2. After the conclusion of the argument we requested the two learned Counsels to do some research with regard to the decisions under the Dowry Prohibition Act. We drew their attention to Section 6 of the Act which clearly provides that the property or money that passes hands at the time of the marriage, though the Act defines it as dowry is required to go to the benefit of the woman and nobody else. That Act also prescribes for various situations whereby the property will have to be transferred back to the woman if she is alive or to her legal heirs if she is no longer alive. We do not approve of the default situation that is taking place in a large number of dowry death cases wherein, virtually nothing short of trading is occurring. What is happening is that bride burning and in any other horrifying forms of dowry deaths occur, the woman dies, the accused in the majority of cases are acquitted and, what the law describes as unjust enrichment accrues in favour of the accused persons. The end result of it is that the woman has lost her life and the husband's family are richer for the incident caused by default and merely because of the fact that the Court has not passed any consequential orders the accused have been acquitted, money and the property continues to remain with the husband or the husband's family. This is not in consonance with the provisions of Section 6 of the Dowry Prohibition Act. We had requested the learned Advocates to ascertain as to whether it would be justifiable even in a case where the accused are acquitted for the Court to issue appropriate directions with regard to the property that has passed hands under Section 6 of the Dowry Prohibition Act. Where the case has ended in a conviction there can be no difficulty but the learned Advocates inform us that this is an angle of the law which has not been considered by any of the Courts in this country and that consequently there is virtually no case-law under this head. That does appear to be the position because as indicated by us that aspect has virtually been overlooked. Regardless of that position we do not propose to allow this wrong practice to continue any further.
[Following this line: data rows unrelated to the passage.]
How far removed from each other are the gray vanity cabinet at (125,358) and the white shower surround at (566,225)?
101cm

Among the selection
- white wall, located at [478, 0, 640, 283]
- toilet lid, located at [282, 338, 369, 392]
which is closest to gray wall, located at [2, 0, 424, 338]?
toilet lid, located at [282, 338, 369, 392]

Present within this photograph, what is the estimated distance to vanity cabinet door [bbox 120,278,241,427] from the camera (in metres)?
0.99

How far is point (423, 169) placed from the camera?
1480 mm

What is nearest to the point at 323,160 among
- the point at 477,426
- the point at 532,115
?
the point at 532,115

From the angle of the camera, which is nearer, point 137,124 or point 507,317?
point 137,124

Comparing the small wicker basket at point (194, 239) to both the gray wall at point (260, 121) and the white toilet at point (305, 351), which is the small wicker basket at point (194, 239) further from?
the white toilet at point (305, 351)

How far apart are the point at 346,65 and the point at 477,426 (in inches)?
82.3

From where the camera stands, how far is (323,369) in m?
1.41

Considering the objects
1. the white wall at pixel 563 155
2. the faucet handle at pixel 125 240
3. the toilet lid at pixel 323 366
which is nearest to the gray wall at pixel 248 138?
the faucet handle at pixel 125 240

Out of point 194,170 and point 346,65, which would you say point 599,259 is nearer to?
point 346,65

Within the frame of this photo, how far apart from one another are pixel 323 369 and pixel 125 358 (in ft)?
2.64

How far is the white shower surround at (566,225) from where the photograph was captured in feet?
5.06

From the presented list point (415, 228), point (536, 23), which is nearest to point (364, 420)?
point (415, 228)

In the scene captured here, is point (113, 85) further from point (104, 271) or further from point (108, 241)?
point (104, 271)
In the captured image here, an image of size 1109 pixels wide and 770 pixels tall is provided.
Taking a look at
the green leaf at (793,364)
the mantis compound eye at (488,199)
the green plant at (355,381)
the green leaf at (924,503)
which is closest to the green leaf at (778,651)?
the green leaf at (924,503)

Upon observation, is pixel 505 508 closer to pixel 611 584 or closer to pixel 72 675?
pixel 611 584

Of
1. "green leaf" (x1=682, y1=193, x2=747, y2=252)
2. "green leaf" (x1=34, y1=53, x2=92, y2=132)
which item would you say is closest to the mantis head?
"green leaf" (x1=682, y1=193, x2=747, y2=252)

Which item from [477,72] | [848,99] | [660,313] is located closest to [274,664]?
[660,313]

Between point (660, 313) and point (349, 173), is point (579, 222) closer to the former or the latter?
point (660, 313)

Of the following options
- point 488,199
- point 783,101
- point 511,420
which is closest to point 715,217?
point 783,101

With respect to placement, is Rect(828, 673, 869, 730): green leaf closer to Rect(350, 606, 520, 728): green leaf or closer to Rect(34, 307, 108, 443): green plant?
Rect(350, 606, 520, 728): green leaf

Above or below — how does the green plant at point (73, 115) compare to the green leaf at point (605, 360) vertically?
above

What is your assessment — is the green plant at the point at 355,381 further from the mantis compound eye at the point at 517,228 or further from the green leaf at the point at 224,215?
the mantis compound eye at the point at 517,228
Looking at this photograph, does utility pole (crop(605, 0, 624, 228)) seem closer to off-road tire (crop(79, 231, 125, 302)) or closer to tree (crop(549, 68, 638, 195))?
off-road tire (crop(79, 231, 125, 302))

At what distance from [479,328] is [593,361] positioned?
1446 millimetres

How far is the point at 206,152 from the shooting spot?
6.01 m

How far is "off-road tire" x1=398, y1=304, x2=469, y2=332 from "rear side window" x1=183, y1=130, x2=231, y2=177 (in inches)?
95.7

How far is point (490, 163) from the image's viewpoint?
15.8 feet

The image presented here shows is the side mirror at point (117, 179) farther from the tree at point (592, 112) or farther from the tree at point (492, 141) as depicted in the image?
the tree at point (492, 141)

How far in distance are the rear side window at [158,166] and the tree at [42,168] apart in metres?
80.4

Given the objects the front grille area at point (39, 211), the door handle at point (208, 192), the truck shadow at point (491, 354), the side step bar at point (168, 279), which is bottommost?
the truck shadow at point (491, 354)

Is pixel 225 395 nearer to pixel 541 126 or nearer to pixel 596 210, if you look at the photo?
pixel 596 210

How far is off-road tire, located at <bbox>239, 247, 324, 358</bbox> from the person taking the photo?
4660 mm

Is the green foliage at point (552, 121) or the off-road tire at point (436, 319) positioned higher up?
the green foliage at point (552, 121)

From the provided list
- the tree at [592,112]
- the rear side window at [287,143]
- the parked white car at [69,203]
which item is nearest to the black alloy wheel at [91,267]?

3. In our considered view, irrespective of whether the case ends in a conviction or not, under the Criminal Procedure Code, the High Courts and the Trial Courts are invested with appropriate powers to issue directions according to law with regard to the property which is the subject-matter of the offence. If the evidence discloses that a certain amount of money or property has changed hands at the time of the marriage or thereafter and that this would have to be construed as dowry, then Section 6 of the Dowry Prohibition Act will clearly apply and it is within the powers of the Court to direct that this amount be restored either to the family of the deceased wife or to the legal heirs. In the present instance, the record indicates that a sum of Rs. 5,000/- did change hands and secondly, that the deceased, Mahadevi has left behind a young son. Accordingly, we direct the Trial Court to issue notice to accused 1 to 3 and to afford them a period of 3 months within which to deposit the amount of Rs. 5,000/- in the Trial Court. If there is default, the Trial Court shall take necessary coercive measures to recover the amount in question. Once the amount is recovered the Trial Court shall direct that the same be invested in a nationalised Bank having a branch close to where the accused reside as a FD renewable from time to time with interest accruing cumulatively until such time as the minor son attains majority. On his attaining majority the amount in question shall be paid over to him. It is made clear that the Bank shall be instructed that under no circumstances shall premature withdrawal be permitted nor shall the Bank permit any encumbrance of the amount or loans to be drawn against the same. The precaution which the Trial Court to take is to ensure that the legal guardians of the minor son are made aware of the invested amount so that necessary steps can be taken by them to instruct the minor to claim the amount when he attains majority.

4. With there directions, the appeal which fails to stand dismissed.Copy of this order to be transmitted to the Trial Court for due implementation of the directions.